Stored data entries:
++++++++++++++++++++
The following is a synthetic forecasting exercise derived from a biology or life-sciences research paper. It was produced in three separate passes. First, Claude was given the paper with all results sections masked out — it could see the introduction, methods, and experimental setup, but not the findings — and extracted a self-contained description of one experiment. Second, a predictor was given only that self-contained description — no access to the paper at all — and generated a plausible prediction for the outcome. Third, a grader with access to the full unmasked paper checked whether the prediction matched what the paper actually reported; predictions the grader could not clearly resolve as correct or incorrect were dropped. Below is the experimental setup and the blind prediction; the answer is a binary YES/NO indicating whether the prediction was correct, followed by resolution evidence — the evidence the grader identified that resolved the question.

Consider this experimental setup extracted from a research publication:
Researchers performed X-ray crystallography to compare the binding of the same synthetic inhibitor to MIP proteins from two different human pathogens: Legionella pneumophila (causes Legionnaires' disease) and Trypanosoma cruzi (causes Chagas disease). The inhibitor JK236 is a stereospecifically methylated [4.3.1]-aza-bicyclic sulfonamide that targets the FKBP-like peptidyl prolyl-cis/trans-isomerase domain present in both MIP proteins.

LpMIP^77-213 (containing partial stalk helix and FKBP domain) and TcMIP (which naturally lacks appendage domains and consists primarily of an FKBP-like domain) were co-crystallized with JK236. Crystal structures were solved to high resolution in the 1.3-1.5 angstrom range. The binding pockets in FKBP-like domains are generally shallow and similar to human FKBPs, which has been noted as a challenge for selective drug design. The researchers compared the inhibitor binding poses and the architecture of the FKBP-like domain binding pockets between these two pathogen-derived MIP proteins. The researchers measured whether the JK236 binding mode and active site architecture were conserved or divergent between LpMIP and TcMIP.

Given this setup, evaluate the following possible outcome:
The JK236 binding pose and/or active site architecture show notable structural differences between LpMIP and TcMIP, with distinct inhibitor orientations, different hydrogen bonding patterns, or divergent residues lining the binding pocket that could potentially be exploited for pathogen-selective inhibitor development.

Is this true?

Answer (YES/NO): NO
++++++++++++++++++++
### [Task instructions]
Each record must be repeated exactly as it appears above.

### [Task answer]
The following is a synthetic forecasting exercise derived from a biology or life-sciences research paper. It was produced in three separate passes. First, Claude was given the paper with all results sections masked out — it could see the introduction, methods, and experimental setup, but not the findings — and extracted a self-contained description of one experiment. Second, a predictor was given only that self-contained description — no access to the paper at all — and generated a plausible prediction for the outcome. Third, a grader with access to the full unmasked paper checked whether the prediction matched what the paper actually reported; predictions the grader could not clearly resolve as correct or incorrect were dropped. Below is the experimental setup and the blind prediction; the answer is a binary YES/NO indicating whether the prediction was correct, followed by resolution evidence — the evidence the grader identified that resolved the question.

Consider this experimental setup extracted from a research publication:
Researchers performed X-ray crystallography to compare the binding of the same synthetic inhibitor to MIP proteins from two different human pathogens: Legionella pneumophila (causes Legionnaires' disease) and Trypanosoma cruzi (causes Chagas disease). The inhibitor JK236 is a stereospecifically methylated [4.3.1]-aza-bicyclic sulfonamide that targets the FKBP-like peptidyl prolyl-cis/trans-isomerase domain present in both MIP proteins.

LpMIP^77-213 (containing partial stalk helix and FKBP domain) and TcMIP (which naturally lacks appendage domains and consists primarily of an FKBP-like domain) were co-crystallized with JK236. Crystal structures were solved to high resolution in the 1.3-1.5 angstrom range. The binding pockets in FKBP-like domains are generally shallow and similar to human FKBPs, which has been noted as a challenge for selective drug design. The researchers compared the inhibitor binding poses and the architecture of the FKBP-like domain binding pockets between these two pathogen-derived MIP proteins. The researchers measured whether the JK236 binding mode and active site architecture were conserved or divergent between LpMIP and TcMIP.

Given this setup, evaluate the following possible outcome:
The JK236 binding pose and/or active site architecture show notable structural differences between LpMIP and TcMIP, with distinct inhibitor orientations, different hydrogen bonding patterns, or divergent residues lining the binding pocket that could potentially be exploited for pathogen-selective inhibitor development.

Is this true?

Answer (YES/NO): NO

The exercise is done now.